Gli ultimi anni della vita di Freud furono segnati da un grave cancro alla bocca, causato dall'abuso di fumo, che lo costrinse a subire numerosi interventi chirurgici. La situazione precipitò nel 1938 con l'annessione dell'Austria alla Germania (Anschluss). Il regime nazista, che già nel 1933 aveva bruciato le opere di Freud a Berlino denunciando la psicoanalisi come "scienza ebrea", perseguitò la sua famiglia. Dopo che la figlia Anna fu interrogata dalla Gestapo, Freud fu costretto a emigrare a Londra. Qui, consumato dal dolore della malattia e dalla consapevolezza della fine, richiese al suo medico, Max Schur, l'iniezione di una dose letale di morfina per porre fine alle sue sofferenze, spegnendosi nel 1939.

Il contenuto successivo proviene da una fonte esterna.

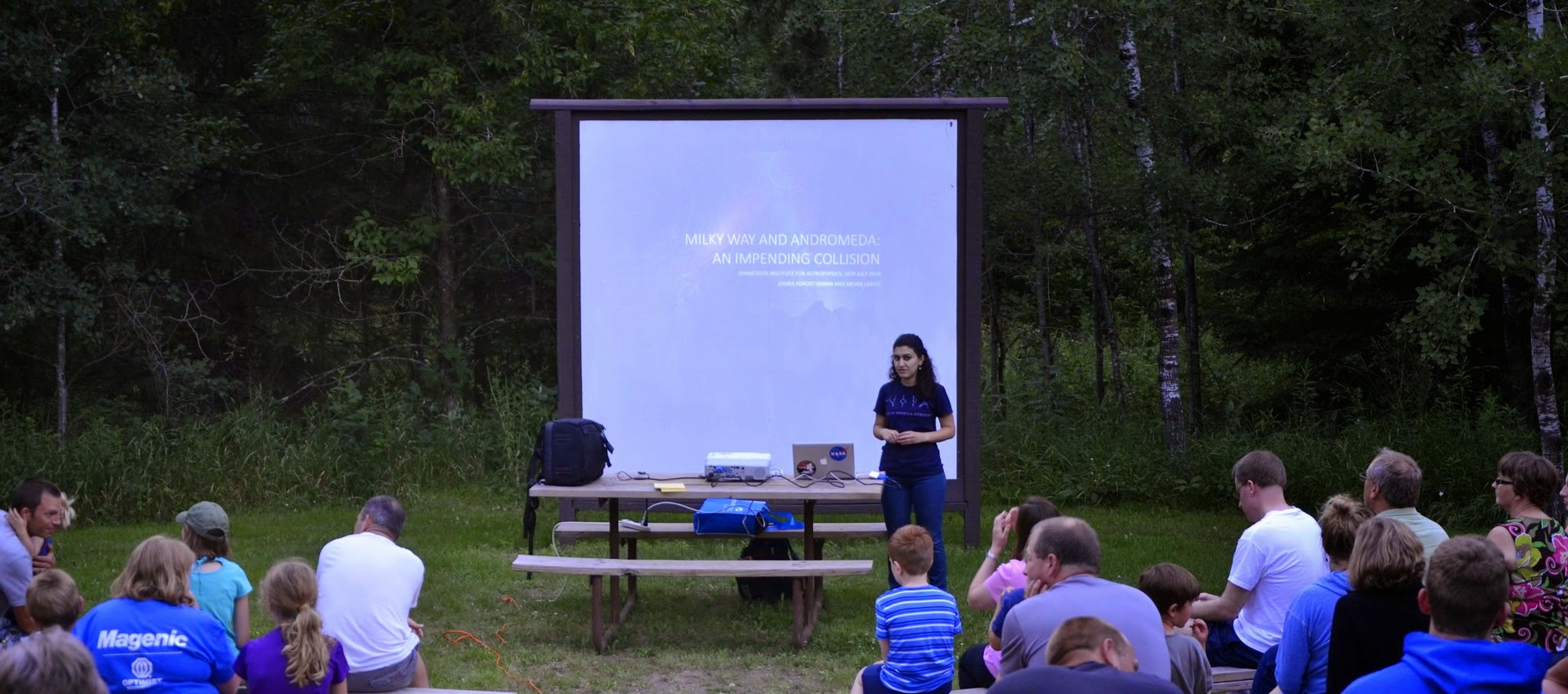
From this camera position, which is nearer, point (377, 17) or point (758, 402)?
point (758, 402)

La complessità del lascito freudiano
Il pensiero freudiano, che ha influenzato in modo indelebile la letteratura, l'arte, la sociologia e la filosofia del Novecento, rimane oggetto di un vivace confronto. L'idea di un inconscio dinamico e conflittuale, insieme alle tecniche delle "libere associazioni" e del "transfert", continua a costituire un pilastro per la comprensione della soggettività umana. Nonostante le critiche e le evoluzioni della psicologia scientifica, l'opera di Freud resta un punto di riferimento imprescindibile per chiunque voglia esplorare le radici profonde dell'animo umano e le contraddizioni della civiltà contemporanea.